Quindi, di fianco agli specifici risultati della ricerca scientifica si sviluppa un indistinto rumore di fondo in cui risulta difficile comprendere cosa sia effettivamente utile, affidabile e corretto. Su un tema di così vitale importanza per la salute pubblica è essenziale la costruzione di un quadro informativo che sia conforme il più possibile alla scienza e alle conoscenze del momento. La divulgazione del binomio cibo-salute è spesso caratterizzata da una eccessiva libertà di speculazione che pone problemi di evidente rilevanza etica nonché di competenza comunicativa. Se riconosciamo il progressivo calo di fiducia di una parte consistente della popolazione nei confronti degli esperti nonché la scarsa alfabetizzazione scientifica come uno dei mali radicali della società attuale, è necessario produrre contenuti capaci di attrarre, colmare il deficit conoscitivo del non esperto ma soprattutto allenare al pensiero critico. Per esempio, comunicare in modo eticamente scorretto può voler dire divulgare ed enfatizzare risultati scientificamente acerbi che non andrebbero diffusi o, semmai, resi noti solo informando del loro grado di maturazione. 

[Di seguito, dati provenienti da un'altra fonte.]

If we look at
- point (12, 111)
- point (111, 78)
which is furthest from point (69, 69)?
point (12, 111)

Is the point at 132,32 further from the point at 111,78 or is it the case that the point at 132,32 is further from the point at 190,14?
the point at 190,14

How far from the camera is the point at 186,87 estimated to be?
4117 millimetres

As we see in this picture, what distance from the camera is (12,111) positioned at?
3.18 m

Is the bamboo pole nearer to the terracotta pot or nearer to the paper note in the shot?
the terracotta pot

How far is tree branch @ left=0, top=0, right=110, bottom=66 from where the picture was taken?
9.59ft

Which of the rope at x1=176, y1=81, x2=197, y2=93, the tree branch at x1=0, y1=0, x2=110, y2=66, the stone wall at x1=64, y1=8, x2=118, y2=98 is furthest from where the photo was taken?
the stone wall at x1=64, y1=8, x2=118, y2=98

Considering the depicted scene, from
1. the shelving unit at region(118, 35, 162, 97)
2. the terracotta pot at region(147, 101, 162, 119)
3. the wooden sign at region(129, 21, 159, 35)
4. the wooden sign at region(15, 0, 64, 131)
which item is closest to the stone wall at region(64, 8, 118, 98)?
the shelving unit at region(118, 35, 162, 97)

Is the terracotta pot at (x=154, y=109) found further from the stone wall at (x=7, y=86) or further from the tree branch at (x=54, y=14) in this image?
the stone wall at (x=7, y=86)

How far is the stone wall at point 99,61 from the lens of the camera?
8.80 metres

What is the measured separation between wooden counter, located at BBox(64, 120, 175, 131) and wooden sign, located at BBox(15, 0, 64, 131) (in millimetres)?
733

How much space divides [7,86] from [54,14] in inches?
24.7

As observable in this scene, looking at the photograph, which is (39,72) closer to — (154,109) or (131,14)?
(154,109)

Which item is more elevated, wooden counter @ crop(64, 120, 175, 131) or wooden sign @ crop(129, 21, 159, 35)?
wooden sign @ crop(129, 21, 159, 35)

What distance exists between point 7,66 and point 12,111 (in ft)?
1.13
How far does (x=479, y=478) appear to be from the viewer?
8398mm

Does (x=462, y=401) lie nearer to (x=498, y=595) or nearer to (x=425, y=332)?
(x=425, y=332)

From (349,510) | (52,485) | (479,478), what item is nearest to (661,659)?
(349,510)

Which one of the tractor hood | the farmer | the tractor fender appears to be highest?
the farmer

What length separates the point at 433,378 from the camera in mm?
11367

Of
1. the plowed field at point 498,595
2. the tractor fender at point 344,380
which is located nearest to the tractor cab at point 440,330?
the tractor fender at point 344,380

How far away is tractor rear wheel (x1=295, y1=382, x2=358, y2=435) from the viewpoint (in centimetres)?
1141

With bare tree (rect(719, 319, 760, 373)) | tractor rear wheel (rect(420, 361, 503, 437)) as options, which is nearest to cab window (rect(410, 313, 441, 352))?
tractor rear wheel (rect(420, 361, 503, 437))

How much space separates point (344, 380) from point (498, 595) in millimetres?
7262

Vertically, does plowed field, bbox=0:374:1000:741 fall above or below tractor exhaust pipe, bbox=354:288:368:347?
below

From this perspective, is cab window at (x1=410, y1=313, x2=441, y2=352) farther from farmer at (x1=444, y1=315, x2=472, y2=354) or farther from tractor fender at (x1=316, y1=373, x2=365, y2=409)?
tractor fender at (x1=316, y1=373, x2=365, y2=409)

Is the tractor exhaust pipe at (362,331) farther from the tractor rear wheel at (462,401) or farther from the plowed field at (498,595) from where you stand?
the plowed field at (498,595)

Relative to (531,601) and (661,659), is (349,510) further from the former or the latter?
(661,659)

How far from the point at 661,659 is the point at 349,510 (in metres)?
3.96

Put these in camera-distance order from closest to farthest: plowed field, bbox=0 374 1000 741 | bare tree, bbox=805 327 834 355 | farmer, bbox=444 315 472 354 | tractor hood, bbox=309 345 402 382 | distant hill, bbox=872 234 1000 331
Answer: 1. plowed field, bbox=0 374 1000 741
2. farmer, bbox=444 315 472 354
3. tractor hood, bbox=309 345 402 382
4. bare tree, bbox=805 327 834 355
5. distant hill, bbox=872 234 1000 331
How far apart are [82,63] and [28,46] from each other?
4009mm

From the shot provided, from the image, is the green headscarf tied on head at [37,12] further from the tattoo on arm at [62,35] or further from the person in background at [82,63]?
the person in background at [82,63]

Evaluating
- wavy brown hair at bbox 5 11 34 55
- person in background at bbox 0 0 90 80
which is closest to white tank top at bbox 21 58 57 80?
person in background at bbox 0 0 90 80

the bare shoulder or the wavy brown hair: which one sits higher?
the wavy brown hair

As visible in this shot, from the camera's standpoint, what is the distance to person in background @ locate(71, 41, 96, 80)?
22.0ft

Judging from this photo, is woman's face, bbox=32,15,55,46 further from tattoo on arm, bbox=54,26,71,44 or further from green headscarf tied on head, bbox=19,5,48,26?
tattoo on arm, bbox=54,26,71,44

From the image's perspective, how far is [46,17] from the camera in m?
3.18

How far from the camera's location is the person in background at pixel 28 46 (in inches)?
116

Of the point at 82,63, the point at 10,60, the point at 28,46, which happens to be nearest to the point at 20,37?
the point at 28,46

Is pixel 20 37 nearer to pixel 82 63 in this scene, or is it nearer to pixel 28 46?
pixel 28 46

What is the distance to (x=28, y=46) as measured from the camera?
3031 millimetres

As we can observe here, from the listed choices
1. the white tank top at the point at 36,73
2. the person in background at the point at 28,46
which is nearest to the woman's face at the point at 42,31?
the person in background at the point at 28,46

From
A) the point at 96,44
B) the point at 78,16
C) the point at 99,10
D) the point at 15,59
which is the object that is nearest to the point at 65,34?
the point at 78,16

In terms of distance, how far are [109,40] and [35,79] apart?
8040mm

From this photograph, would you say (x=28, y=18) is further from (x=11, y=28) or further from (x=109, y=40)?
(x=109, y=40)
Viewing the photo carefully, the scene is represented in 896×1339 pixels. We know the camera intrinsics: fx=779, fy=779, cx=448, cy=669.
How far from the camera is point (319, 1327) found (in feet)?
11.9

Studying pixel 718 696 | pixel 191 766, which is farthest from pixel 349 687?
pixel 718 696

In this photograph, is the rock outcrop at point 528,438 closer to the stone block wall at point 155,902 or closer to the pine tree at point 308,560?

Il sensazionalismo su dati preliminari non confermati è una pratica ricorrente quando vengono divulgati gli effetti benefici di qualche componente alimentare o modello dietetico. La ricerca sulle proprietà salutistiche dei cibi catalizza enorme attenzione mediatica perché carica l’alimentazione di elementi simbolici legati alla longevità. Questo può avere complesse e profonde ripercussioni sulla percezione degli alimenti, spesso erroneamente riconosciuti anche come strumenti terapeutici per molte malattie invalidanti. Per evitare la fabbricazione di artefatti, a un’etica della comunicazione deve accompagnarsi la correttezza interpretativa del dato prodotto dalla comunità scientifica. Sebbene la letteratura specialistica sulle valenze benefiche degli alimenti sia cresciuta con un andamento senza precedenti, le loro indicazioni salutistiche prevedono un’articolata stratificazione di conferme che includono indagini di natura sperimentale, clinica ed epidemiologica e a cui deve far seguito un riconoscimento formale da parte degli organi competenti. 

La scienza della nutrizione impegnata ad indagare la riduzione del rischio di malattia attraverso gli alimenti fornisce spesso risultati contrastanti ma che arricchiscono il dibattito sulla qualità delle evidenze. Questo stride con il sistema attuale della comunicazione di massa che è troppo funzionale a interessi che non sono quelli del progresso scientifico e sanitario di una società. Come per altri importanti questioni di igiene pubblica, l’eccessiva semplificazione comunicativa di questioni scientifiche complesse non favorirà l’adozione di efficaci politiche sanitarie volte alla promozione della salute. 

A fronte delle attuali evidenze, è bene però ricordare che un invecchiamento di successo passa anche attraverso scelte alimentari più salubri che aiutano a preservare l’organismo dagli effetti deleteri del tempo e dell’ambiente. Possedere siffatta consapevolezza è senz’altro di supporto all’alleggerimento del carico di disturbi cronici legati all’aumento dell’età media e che grava sui sistemi sanitari nazionali, già a rischio di sostenibilità. C’è però la necessità di costruire processi mediatici che utilizzino il sapere scientifico in modo trasparente e affidabile con il fine di accorciare la diseguaglianza epistemica tra i cittadini.